[Provided records Boundary: Start]
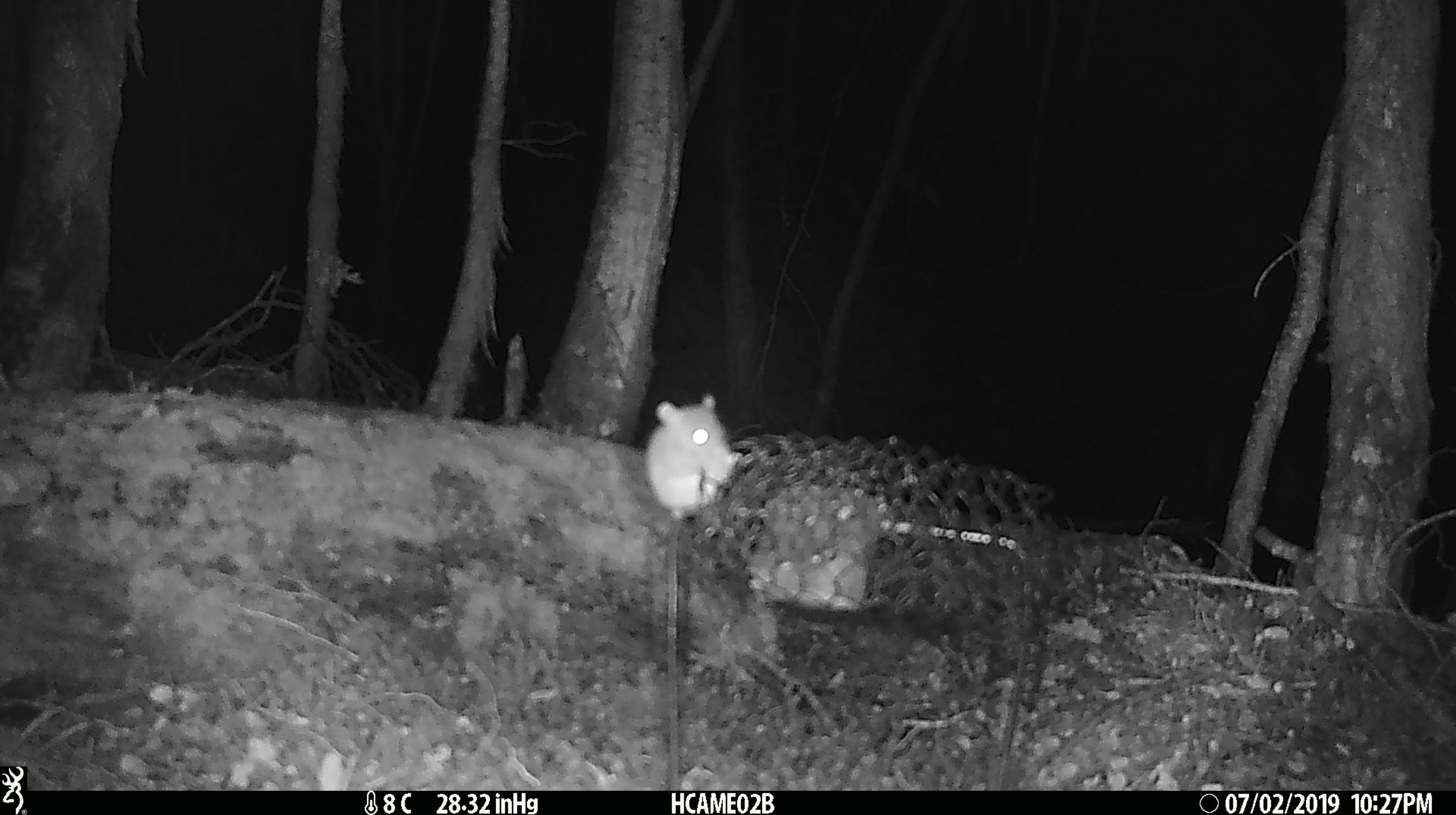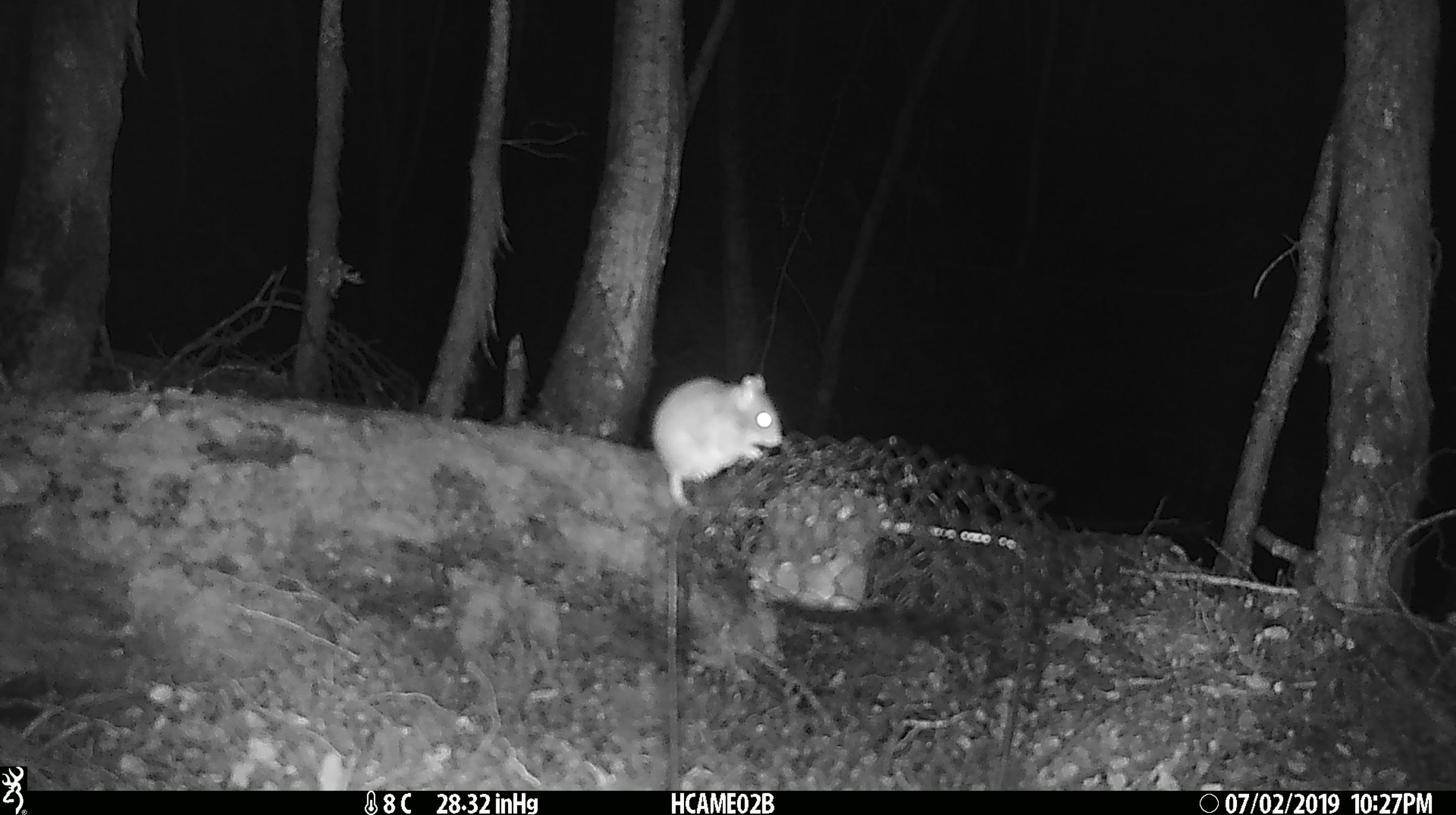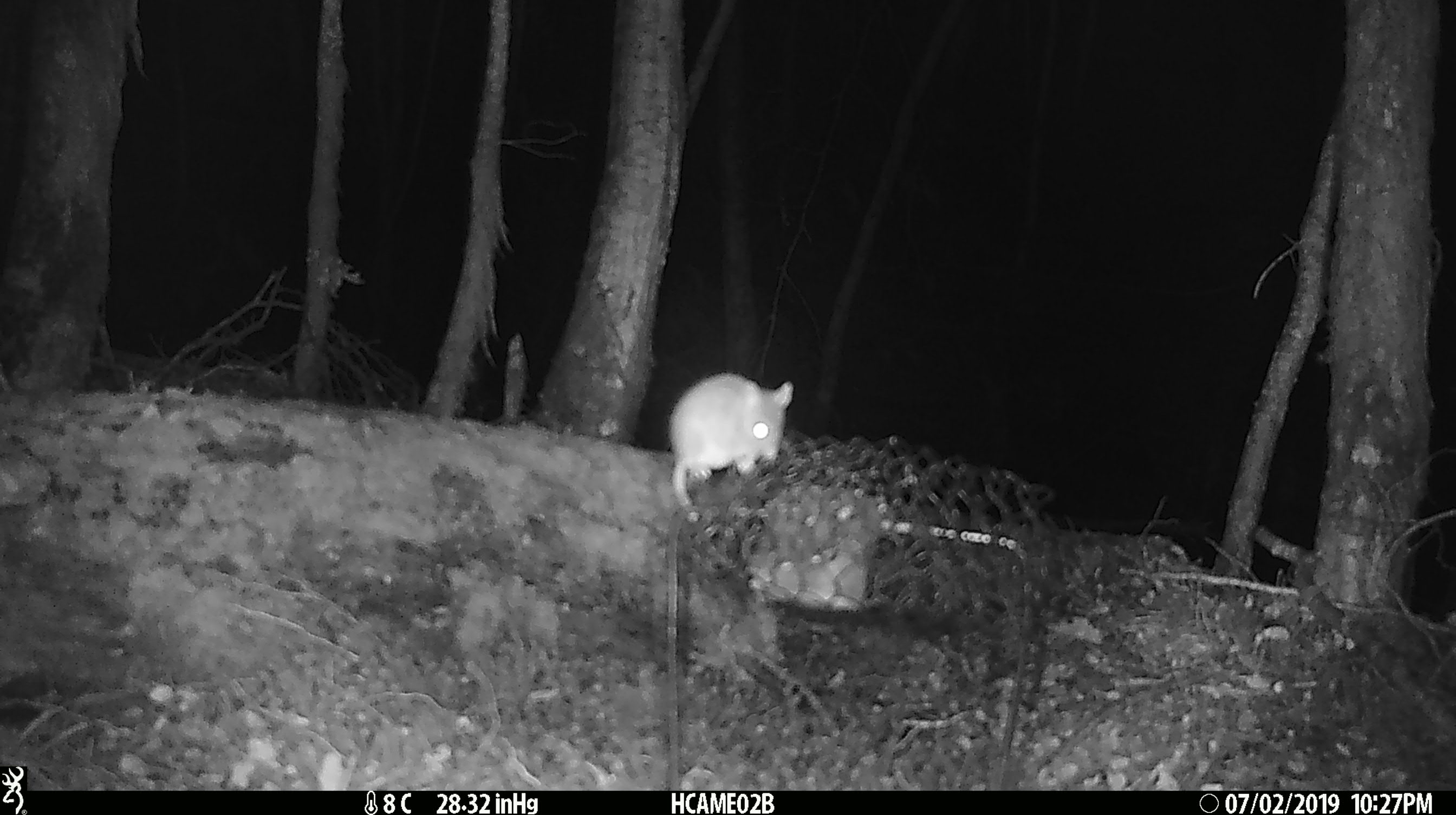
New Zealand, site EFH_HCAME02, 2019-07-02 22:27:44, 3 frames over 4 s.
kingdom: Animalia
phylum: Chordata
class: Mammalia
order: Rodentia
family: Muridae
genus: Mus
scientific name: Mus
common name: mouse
[Provided records Boundary: End]
_Task_
The answer is the line holding "phylum: Chordata" and all the lines after it through the end of the records, repeated exactly.

_Solution_
phylum: Chordata
class: Mammalia
order: Rodentia
family: Muridae
genus: Mus
scientific name: Mus
common name: mouse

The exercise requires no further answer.